» WHAT YOU SHOULD DO:
Find the string "cubs" in the records. Copy each line that has it.

» MATERIAL PROVIDED:

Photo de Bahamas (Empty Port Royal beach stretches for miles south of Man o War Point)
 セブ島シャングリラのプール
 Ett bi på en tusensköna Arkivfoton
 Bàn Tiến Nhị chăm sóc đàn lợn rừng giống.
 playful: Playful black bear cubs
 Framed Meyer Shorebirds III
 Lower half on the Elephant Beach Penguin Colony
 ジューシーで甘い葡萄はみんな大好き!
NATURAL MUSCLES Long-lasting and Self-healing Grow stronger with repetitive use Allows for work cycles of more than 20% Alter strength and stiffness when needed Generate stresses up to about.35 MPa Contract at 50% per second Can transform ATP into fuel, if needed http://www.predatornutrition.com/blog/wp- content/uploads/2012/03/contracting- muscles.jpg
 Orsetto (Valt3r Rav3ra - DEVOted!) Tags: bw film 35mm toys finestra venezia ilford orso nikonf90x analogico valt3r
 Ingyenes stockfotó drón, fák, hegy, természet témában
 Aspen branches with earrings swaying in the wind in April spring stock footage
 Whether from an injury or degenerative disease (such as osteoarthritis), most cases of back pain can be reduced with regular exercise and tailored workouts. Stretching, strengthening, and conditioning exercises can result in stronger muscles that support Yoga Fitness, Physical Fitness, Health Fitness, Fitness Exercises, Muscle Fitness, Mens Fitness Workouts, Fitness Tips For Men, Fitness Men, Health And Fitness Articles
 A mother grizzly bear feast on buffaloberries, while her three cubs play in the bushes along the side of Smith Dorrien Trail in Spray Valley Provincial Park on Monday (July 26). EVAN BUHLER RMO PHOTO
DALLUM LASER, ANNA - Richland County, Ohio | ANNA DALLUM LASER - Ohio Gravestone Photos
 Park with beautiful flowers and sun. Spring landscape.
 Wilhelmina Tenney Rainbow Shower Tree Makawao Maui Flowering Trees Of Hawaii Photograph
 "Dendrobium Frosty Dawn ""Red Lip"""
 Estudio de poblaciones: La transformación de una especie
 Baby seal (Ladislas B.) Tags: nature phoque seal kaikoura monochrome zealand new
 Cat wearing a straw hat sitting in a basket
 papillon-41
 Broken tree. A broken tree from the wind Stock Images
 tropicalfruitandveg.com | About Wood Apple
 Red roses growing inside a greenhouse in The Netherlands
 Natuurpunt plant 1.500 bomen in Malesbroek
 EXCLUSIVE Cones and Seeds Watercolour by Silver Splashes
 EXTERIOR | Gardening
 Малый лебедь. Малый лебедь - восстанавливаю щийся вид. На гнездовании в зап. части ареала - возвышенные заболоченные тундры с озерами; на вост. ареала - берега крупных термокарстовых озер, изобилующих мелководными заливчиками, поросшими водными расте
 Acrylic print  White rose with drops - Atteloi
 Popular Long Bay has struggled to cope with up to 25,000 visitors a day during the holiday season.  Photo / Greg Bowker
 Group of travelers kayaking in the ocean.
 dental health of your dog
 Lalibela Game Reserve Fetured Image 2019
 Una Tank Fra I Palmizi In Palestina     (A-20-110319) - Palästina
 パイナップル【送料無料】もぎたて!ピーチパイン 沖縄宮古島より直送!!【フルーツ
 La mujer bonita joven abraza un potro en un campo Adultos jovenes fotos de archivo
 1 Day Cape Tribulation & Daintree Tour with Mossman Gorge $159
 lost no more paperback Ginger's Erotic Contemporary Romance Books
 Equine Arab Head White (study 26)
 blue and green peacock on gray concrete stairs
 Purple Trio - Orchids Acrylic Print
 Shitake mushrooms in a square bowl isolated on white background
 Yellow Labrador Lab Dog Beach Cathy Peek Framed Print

» COMPLETED EXERCISE:
 playful: Playful black bear cubs
 A mother grizzly bear feast on buffaloberries, while her three cubs play in the bushes along the side of Smith Dorrien Trail in Spray Valley Provincial Park on Monday (July 26). EVAN BUHLER RMO PHOTO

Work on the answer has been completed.